Review: Place Waste Dissent & Diisonance by Paul Hawkins and Steve Ryan
It’s rare to come across a poetry collection composed as much of language and ideas as it is of people and places, but this is exactly what we get in Place Waste Dissent & Diisonance (Hesterglock Press 2020). Recounting the occupation in the early 90s of Claremont Road in London’s East End before it was lost to the M11 link road, this expanded edition of Hawkins’s Place Waste Dissent (Influx Press 2015) does more than reflect the fights and frustrations of a disaffected counterculture. With brutal honesty, it exposes the dark underbelly of a shameful history that is still very much in the making, asking us to consider how far we would be willing to go to protect the people and the places that we hold dear.
Adopting a host of voices and mediums through which to tell the stories of Claremont Road, Place Waste Dissent & Diisonance is as much a celebration of friendship and community as it is an homage to those neglected by Thatcher’s government and the political ideology that outlived it. Containing not only the same iconic images, introspective diary entries, and powerful poems of the original collection, but a stunning selection of artworks created in response to them, it represents the important role that art continues to play in the ongoing struggle for recognition and respect.
Rather than presenting an idealised memoir of their shared experiences of Claremont Road, Hawkins and Ryan develop through their collaboration a visual language through which we’re able to grasp the full spectrum of feelings the campaign ignited. Absorbing and expressive with sudden bursts of clarity amid suffocating darkness, their artworks reflect and build upon the emotional complexity and intensity of Place Waste Dissent. Striking balance between stillness and chaos, Hawkins and Ryan seem to capture in these pages the very essence of what Claremont Road was: a brutal battleground and a dysfunctional yet loving family home.

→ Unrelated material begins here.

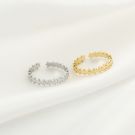 JE14958 - GOLD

Printed entirely in black and white, this striking collection brings into sharp focus the polemics of the socio-political context that inspired it, communicating through its visual poetics the shades of grey that tend to be overlooked while we’re competing for space and attention. Through a thoughtfully curated archive of poetry, collage, photography, visual art, and other ephemera salvaged from the time, Hawkins’s poetry offers fascinating insights into the good intentions and solidarity that brought the Claremont Road squatters together. It also sheds light on the poverty, violence, and self-harm that threatened to drive them apart. Showing us the frightening consequences of losing not only valuable physical places but psychological ones: ‘I stink; maybe one more drink? ... The pain-birds are all around me, in my head,’ Place Waste Dissent & Diisonance invites us to acknowledge our own vulnerabilities and reminds us of how precious our homes and identities are.
While some of the poems lack the level of linguistic and formal complexity that I usually look for and enjoy in poetry, these moments of telling rather than showing are balanced out by many other pieces that engage and excite the analytical mind. Lines such as ‘losing her best friends in strawberry pill-boxes’ and ‘A tool. A thin-train. Zygotic sheep’ create images that are both intellectually challenging and hard to forget. More than a collection of artworks and poems, this book, like Place Waste Dissent before it, is a valuable account of a notoriously incendiary time in British history, as well as an important critique of the political ideology that shaped it and continues to haunt us in the twenty-first century.
It was difficult whilst reading Place Waste Dissent & Diisonance not to be reminded of the HS2 trainline that will inevitably destroy or significantly damage vast swathes of woodland along its planned route from London to Leeds. At a time when it too often feels as though those in power care more about the economy and keeping up appearances than they do about the environment and our communities, the stories captured in this book are hugely important to share and to remember. The resounding phrase when Claremont Road was finally torn down in 1994 was ‘Shame on you!’. We’re still shouting it today. Will we ever stop?